After the 1981 season, 36-year-old shortstop Larry Bowa and the Phillies could not reach an agreement on a new contract. Bowa requested a three-year deal, but team president Bill Giles had no intention on handing out a multi-year deal to an aging shortstop. When the team flat refused to grant Bowa the contract he desired, Bowa went on a tirade, accusing the organization of lacking class.
Bowa was still under his old contract, though, so the Phillies either had to keep a disgruntled player on their team or trade him to another organization. With a trade, however, the Phillies would not have any leverage as their dispute with Bowa was in the public eye.
Former Phillies manager and newly-installed Cubs GM Dallas Green saw an opportunity for his club. The Phillies wanted to swap Bowa for Ivan DeJesus, but Green knew he could extract more from the Phillies by playing on Bowa's shortcomings. Later speaking about the trade, Green said, "We knew we had them over a barrel." After a back-and-forth conversation, Green convinced the Phillies to include Sandberg in the deal.
On January 27, the two teams had reached an agreement. The Phillies sent Bowa and Sandberg to Chicago and the Cubs sent DeJesus to Philadelphia. While Sandberg went on to enjoy a highly-successful career with the Cubs that would lead to enshrinement in the Hall of Fame, DeJesus had three very lackluster years with the Phillies, hitting just .249 between 1982-84.
From 1984 to 1993, Sandberg made 10 consecutive All-Star teams.
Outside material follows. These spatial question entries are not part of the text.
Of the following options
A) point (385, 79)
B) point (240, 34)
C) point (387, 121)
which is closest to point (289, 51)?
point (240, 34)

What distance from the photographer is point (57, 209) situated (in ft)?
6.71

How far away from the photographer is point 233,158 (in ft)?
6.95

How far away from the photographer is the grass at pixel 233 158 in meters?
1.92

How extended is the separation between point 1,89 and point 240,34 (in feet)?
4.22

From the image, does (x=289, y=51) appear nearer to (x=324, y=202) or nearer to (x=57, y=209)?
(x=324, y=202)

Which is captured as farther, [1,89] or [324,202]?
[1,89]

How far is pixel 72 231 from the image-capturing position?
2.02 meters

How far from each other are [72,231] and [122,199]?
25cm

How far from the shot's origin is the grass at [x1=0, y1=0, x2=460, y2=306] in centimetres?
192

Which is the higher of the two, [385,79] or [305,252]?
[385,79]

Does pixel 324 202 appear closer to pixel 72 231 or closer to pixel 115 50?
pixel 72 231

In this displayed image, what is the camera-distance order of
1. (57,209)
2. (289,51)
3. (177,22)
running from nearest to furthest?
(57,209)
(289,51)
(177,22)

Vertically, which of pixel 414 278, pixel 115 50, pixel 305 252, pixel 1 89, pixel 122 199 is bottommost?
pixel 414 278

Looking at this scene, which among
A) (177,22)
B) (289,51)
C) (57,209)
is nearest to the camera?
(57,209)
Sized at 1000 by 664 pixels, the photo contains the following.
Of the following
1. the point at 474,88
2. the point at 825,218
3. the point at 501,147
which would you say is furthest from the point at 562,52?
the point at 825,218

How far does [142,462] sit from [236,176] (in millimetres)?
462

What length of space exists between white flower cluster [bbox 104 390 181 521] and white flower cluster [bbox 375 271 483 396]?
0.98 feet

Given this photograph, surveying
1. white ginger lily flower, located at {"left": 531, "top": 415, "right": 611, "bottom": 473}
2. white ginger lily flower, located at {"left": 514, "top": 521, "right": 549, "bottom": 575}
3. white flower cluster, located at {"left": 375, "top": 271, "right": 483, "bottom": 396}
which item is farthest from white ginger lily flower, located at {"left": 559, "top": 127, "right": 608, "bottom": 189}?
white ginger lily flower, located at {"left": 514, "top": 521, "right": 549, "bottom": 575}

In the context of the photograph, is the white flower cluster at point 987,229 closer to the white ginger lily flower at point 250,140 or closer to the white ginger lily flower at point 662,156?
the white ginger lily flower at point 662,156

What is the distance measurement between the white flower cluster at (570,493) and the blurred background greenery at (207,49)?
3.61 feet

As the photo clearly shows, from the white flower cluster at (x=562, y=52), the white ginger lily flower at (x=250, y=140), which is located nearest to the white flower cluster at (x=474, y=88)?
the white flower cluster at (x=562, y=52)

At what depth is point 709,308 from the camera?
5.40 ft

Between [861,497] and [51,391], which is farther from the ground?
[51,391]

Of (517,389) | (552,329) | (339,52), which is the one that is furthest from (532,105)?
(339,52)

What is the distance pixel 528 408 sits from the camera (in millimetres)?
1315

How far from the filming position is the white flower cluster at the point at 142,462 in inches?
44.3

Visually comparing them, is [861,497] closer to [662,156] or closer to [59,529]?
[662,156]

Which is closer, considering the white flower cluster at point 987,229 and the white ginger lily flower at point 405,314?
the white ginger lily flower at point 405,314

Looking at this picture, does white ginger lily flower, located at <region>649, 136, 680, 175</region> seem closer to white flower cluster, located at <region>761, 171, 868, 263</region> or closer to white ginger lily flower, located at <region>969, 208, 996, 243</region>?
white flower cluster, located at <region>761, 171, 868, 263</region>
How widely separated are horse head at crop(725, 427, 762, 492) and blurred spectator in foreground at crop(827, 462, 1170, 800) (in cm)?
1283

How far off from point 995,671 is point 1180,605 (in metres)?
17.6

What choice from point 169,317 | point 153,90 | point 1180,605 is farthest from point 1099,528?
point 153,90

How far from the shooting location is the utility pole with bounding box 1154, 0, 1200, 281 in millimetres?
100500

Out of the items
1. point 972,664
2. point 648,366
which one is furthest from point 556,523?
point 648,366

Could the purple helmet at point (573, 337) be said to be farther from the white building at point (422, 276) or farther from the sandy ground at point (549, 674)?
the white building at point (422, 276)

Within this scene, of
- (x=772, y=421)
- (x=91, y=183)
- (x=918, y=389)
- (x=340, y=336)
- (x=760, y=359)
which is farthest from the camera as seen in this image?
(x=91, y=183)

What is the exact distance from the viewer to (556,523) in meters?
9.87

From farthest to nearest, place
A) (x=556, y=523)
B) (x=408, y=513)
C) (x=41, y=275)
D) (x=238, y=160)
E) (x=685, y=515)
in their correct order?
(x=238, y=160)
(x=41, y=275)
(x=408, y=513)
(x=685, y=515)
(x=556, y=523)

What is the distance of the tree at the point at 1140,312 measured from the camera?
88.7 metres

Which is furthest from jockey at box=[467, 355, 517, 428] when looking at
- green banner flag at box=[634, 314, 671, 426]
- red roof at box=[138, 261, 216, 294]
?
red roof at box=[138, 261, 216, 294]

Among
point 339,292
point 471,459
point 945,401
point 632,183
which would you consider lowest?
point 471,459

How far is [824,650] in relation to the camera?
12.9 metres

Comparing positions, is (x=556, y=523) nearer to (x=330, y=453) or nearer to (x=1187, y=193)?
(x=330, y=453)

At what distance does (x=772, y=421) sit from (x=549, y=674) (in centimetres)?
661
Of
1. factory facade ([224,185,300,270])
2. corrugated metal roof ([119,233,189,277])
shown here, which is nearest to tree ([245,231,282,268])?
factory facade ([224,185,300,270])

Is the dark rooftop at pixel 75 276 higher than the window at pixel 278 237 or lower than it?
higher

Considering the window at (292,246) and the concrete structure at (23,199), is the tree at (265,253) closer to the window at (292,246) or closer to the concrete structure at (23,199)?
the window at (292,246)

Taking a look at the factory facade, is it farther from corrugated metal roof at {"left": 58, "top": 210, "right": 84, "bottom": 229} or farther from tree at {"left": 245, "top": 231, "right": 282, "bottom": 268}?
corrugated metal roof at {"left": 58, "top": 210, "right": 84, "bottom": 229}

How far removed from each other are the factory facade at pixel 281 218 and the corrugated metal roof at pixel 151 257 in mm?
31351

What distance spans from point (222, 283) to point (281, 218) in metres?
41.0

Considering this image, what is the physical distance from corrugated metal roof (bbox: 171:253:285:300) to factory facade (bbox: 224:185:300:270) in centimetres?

He won the NL Gold Glove at second base each year from 1983 to '91, and he finished first in MVP voting in 1984.
Sandberg finished his career with 62 Wins Above Replacement (WAR), a sabermetric statistic that factors in a player's contributions on both offense and defense, then accounts for the position he plays and compares him to the expected production of a replacement-level player (a theoretical player who would be freely available to play for the league minimum salary). Prior to Chase Utley, the Phillies franchise leader in WAR for second baseman was Tony Taylor at 11.9. There is no doubt that, if Sandberg had stayed in the Phillies organization, he would have retired as the greatest second baseman in Phillies history.
They say hindsight is 20/20, but the outcome of this trade could have been seen coming from a mile away. Unfortunately, the Phillies were forced into action by an ugly contract dispute with one of the team's most recognizable players in Larry Bowa. Bowa, of course, would later return to the Phillies as a manager in 2001, but left at the end of the 2004 season after many clashes with his players, including third baseman Scott Rolen.
Bowa's fiery personality was one reason why he was and still is such a controversial figure in Philadelphia sports history, but the Sandberg trade is as big a part of it. Who knows just how good the 1984-1992 Phillies would have been with Sandberg -- they may not have had to wait 10 years to reach the postseason.